5 of 6 thought this review was well written
In my pursuit of all things grim and kvlt, I stumbled across Absu, a relatively well known US Black Metal band. However, within the black metal scene they are fairly unique, not only in terms of lyrical content but also in musical style, playing a maelstrom of epic blackened thrash which the band has coined ‘Mythological Occult Metal’. Their second album, The Sun Of Tiphareth
, is often unjustly overlooked in favour of their breakthrough album Tara, but rest assured this album is well worth picking up for anyone interested in thrash or black metal. This was my first Absu album, and is a good place to start if you want to get into the genre.
Proscriptor - Drums, Flute, Vocals
Shaftiel (Lord Of Shadows) - Guitar, Bass, Vocals
Equitant Ifernain Dal Gais - Guitar, Bass
The first thing one will notice about The Sun Of Tiphareth
is the production; lucid and free from fuzz, it gives each and every instrument the opportunity to shine.

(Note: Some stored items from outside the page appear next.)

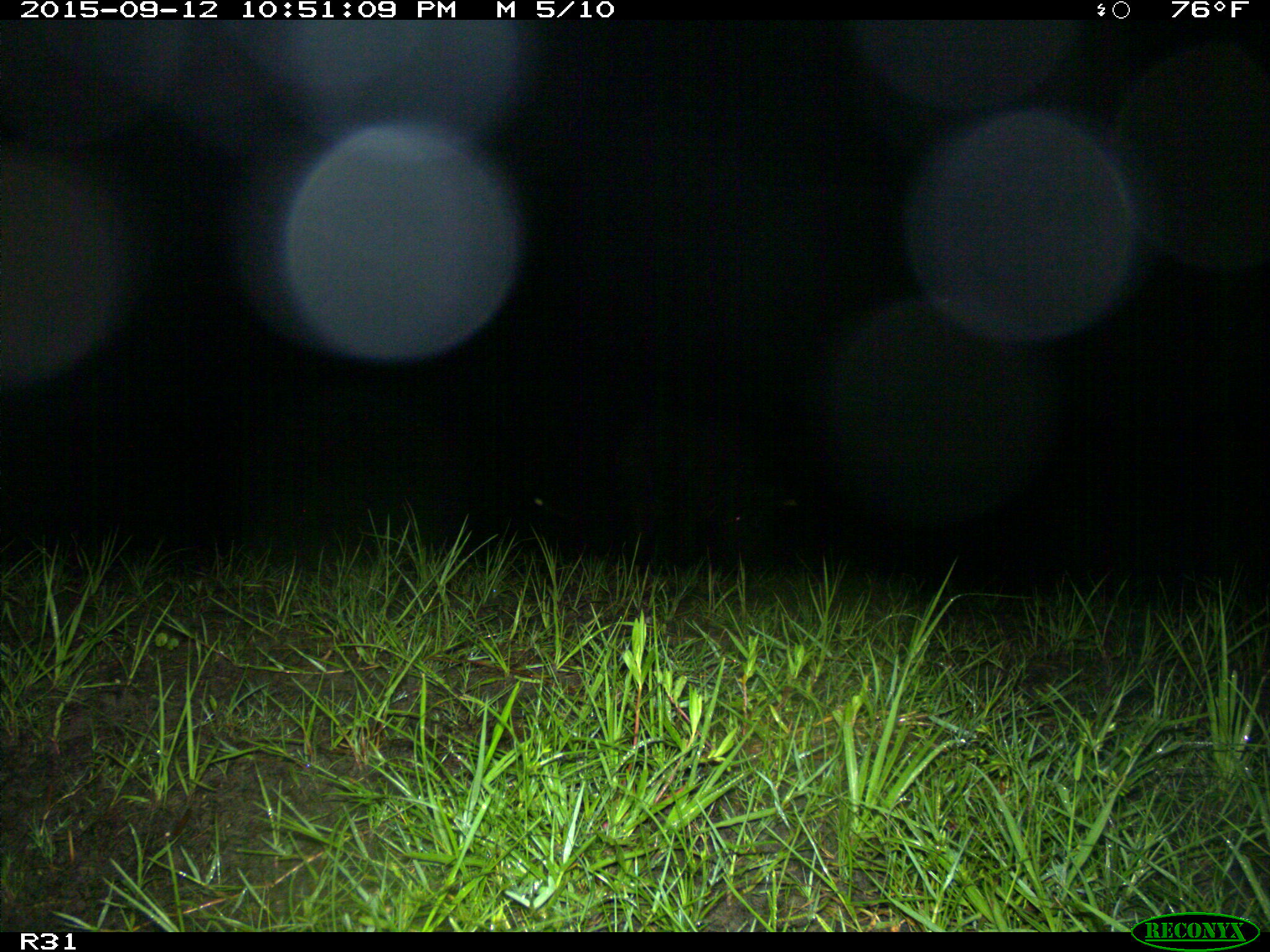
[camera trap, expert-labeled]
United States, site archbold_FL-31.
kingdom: Animalia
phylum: Chordata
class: Mammalia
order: Artiodactyla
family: Suidae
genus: Sus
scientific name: Sus scrofa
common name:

The guitar and bass riffs are appropriately crushing, and greatly influenced by 80’s extreme thrash acts such as Sodom
. The drumming is at the forefront of the mix, and is certainly one of the highlights of the album; Proscriptor rams technical and mesmerising drum fills into ever last musical nook and cranny he can find without disturbing the flow of the album, keeping the songs fresh and the listener interested, waiting to see what he will do next. The vocals are standard black metal affair, utilising both shrieks and croaks. The lyrics are generally comprehensible too, which is a blessing as they are well written and poetic, being about Celtic and Sumerian mythology.
The album opens with the 11-minute epic Apzu
, a risky move on Absu’s part, but fortunately their impressive song writing engages the listener from the start. The relentless, thrashy riffs and pounding drum fills are enhanced greatly by the different elements which are fused into the music; keyboards are utilised to create a dark, swirling atmosphere without becoming overbearing, and the song even has a few bars of acoustic guitar work and a brief appearance of some fantastic female vocals.
The remaining songs on The Sun Of Tiphareth
continue in more or less the same manner but are of a more palatable length, between 5 and 8 minutes, excluding the short keyboard-only interlude Our Lust For Lunar Plains (Nox Luna Inlustris)
. This serves as an introduction to the following highlight track, The Coming Of War
, but some people will find the keyboards annoying and cheesy, and this is not helped by the fact that they do essentially the same thing throughout the song.
The final song is the excellent title track, and Absu go all out to end the album with an epic finale. Chock full of heavy riffs perfect for head banging, stunning use of double bass drums and even a couple of drum solos, it is surely a highlight and a fitting end to the album.
With their second album, Absu have succeeded in fusing intense, riff-heavy 80’s thrash with the atmosphere and harsh, screeching vocals of black metal. While the album is not particularly ground-breaking or unique, everybody, whether they prefer black metal, thrash, or just want to rock out to some good metal, will find something to like on this release, and I wholeheartedly recommend it.